Provided material
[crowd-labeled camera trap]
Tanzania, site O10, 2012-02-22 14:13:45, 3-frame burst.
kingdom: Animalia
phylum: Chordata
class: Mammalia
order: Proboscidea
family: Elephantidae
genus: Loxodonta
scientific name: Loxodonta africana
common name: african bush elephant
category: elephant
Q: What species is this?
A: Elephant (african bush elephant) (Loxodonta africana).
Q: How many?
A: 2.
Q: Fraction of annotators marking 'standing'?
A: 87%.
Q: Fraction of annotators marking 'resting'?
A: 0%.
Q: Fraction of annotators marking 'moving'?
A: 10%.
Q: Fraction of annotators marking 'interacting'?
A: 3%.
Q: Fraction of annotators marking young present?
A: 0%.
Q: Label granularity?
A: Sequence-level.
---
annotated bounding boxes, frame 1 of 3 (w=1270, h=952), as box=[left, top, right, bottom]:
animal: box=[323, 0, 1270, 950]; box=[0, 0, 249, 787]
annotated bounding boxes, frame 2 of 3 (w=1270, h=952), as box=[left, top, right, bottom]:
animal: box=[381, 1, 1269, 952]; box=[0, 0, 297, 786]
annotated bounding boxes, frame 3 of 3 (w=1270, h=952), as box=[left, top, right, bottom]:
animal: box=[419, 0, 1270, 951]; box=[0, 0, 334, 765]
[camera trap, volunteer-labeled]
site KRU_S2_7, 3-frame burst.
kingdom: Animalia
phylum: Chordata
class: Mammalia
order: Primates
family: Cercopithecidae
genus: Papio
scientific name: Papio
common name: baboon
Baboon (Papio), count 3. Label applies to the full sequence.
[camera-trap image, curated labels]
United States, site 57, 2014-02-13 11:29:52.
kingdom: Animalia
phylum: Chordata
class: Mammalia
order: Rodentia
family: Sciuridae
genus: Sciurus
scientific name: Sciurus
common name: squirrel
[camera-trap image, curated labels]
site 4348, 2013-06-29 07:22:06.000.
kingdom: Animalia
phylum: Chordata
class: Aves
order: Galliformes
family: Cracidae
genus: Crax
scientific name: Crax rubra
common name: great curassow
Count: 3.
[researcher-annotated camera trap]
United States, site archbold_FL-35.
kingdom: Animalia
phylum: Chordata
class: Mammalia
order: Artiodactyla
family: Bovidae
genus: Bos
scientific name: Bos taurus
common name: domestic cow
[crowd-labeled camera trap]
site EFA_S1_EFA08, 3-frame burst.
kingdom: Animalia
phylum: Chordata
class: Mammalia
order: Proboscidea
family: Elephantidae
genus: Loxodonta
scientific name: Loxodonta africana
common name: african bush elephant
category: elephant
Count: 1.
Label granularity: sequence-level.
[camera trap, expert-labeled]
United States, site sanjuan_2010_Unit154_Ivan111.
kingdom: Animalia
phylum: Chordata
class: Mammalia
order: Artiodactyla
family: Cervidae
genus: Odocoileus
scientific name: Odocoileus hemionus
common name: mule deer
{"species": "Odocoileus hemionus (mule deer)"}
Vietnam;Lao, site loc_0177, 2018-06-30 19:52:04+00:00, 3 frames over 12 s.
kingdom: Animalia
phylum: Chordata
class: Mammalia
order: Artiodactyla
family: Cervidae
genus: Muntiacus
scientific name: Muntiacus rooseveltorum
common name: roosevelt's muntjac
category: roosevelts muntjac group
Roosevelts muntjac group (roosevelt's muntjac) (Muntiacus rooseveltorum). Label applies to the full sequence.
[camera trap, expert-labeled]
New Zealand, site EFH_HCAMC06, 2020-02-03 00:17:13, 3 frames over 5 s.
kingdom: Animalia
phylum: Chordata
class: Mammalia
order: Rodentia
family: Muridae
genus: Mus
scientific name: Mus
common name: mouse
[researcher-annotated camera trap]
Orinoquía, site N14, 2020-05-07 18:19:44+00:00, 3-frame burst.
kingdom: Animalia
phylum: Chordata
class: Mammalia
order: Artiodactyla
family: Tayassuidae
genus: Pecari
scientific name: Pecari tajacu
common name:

Task
Show the lines of the entries that include the string "marking", copying each in full.

Output below
Q: Fraction of annotators marking 'standing'?
Q: Fraction of annotators marking 'resting'?
Q: Fraction of annotators marking 'moving'?
Q: Fraction of annotators marking 'interacting'?
Q: Fraction of annotators marking young present?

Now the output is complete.